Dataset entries
---

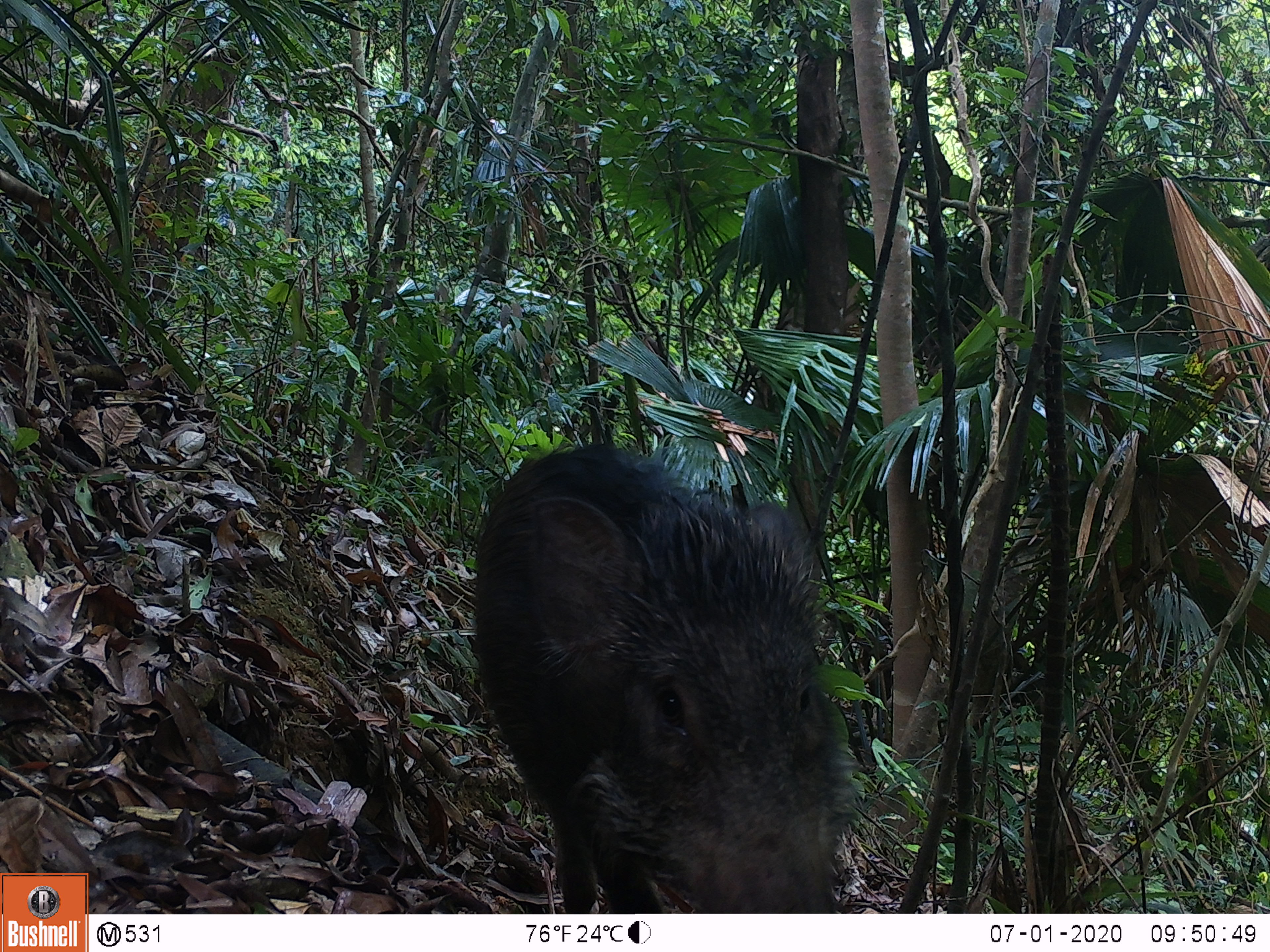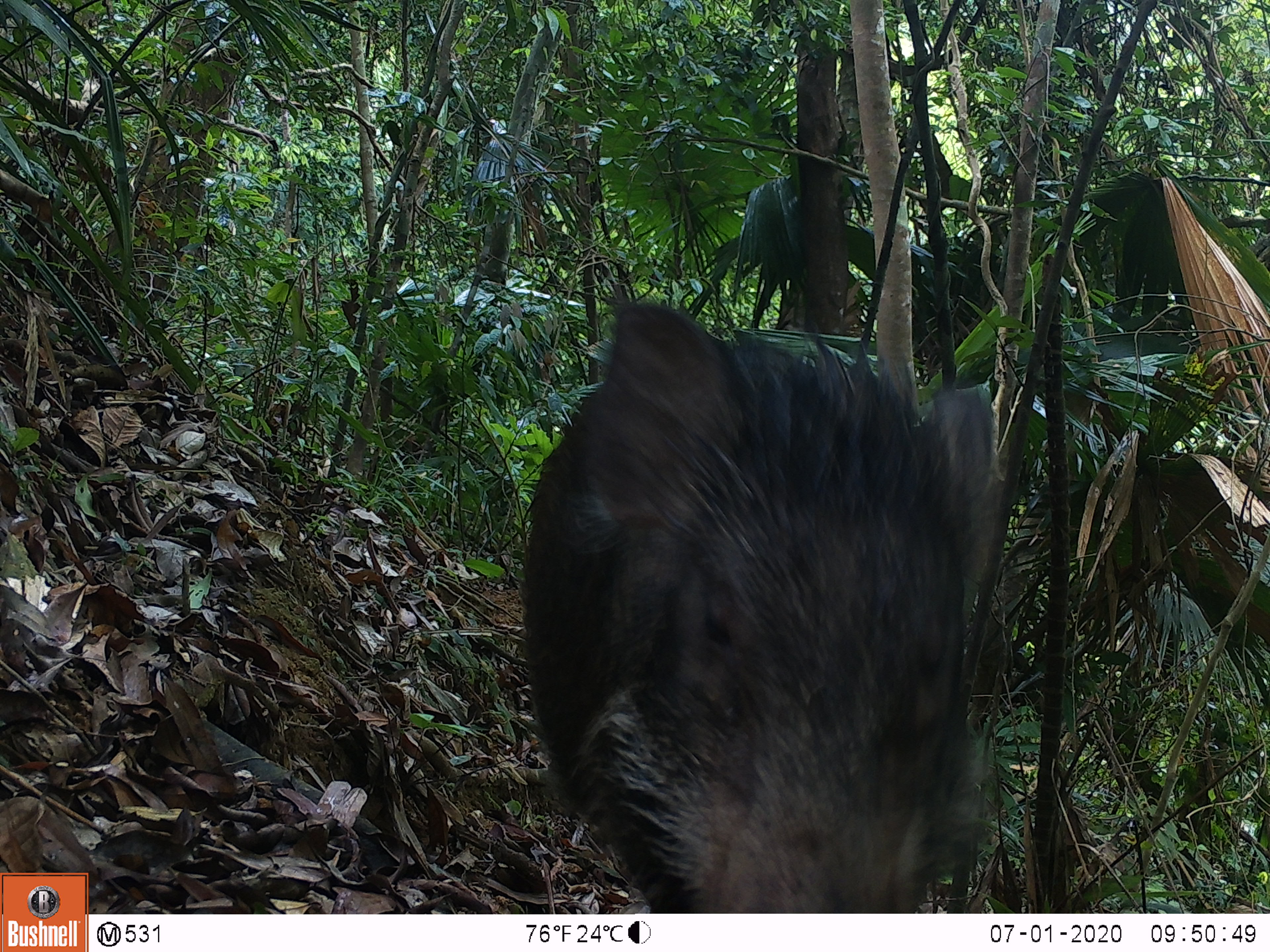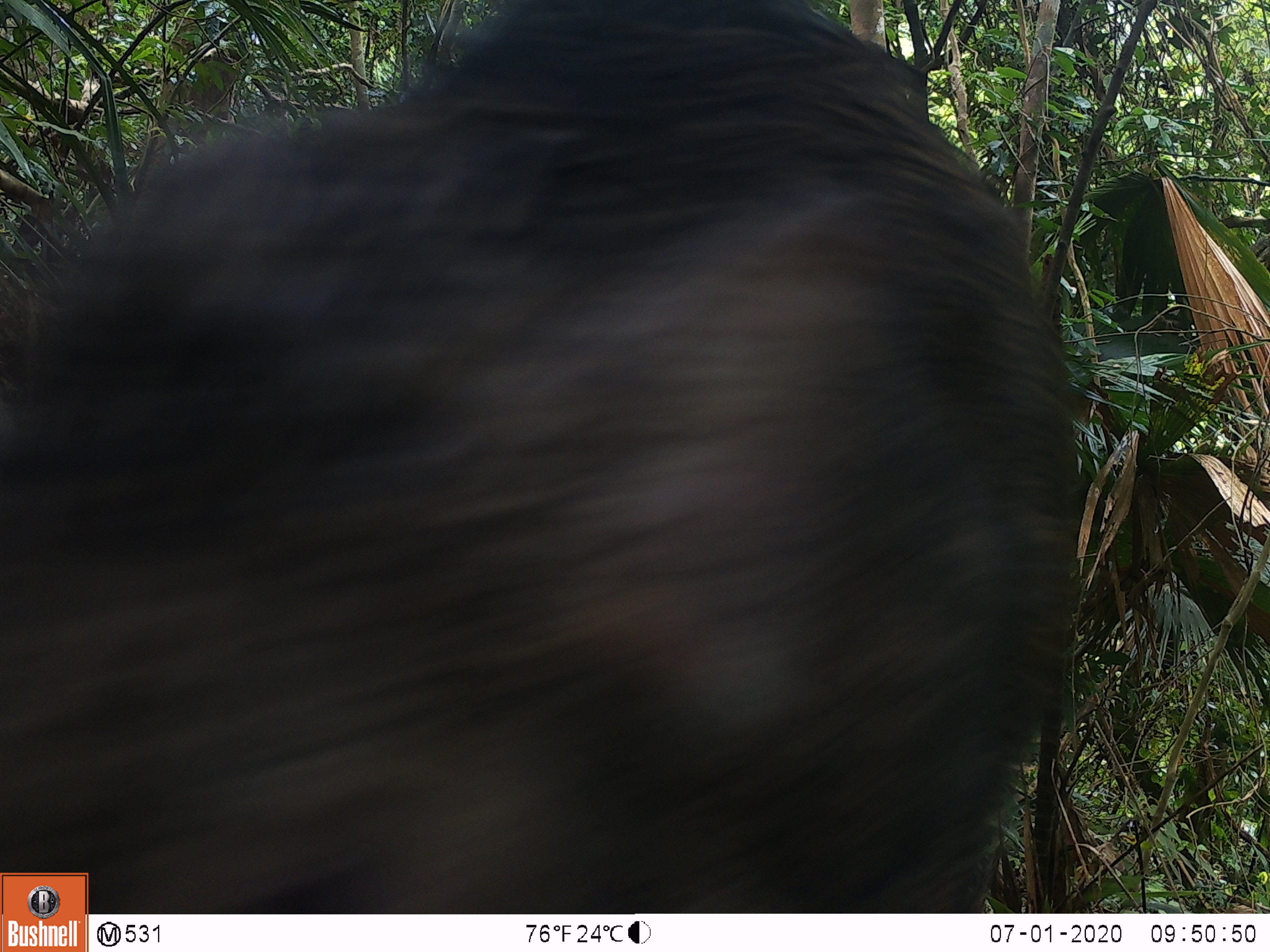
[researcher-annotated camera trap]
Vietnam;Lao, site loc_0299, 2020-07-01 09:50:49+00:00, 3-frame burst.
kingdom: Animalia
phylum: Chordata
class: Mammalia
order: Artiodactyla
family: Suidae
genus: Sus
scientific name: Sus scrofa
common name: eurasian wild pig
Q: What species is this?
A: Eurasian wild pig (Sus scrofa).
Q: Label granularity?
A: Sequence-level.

---

### What the task asks
With the pictures removed, the entries above should be transcribed exactly.

### Finished task
[researcher-annotated camera trap]
Vietnam;Lao, site loc_0299, 2020-07-01 09:50:49+00:00, 3-frame burst.
kingdom: Animalia
phylum: Chordata
class: Mammalia
order: Artiodactyla
family: Suidae
genus: Sus
scientific name: Sus scrofa
common name: eurasian wild pig
Q: What species is this?
A: Eurasian wild pig (Sus scrofa).
Q: Label granularity?
A: Sequence-level.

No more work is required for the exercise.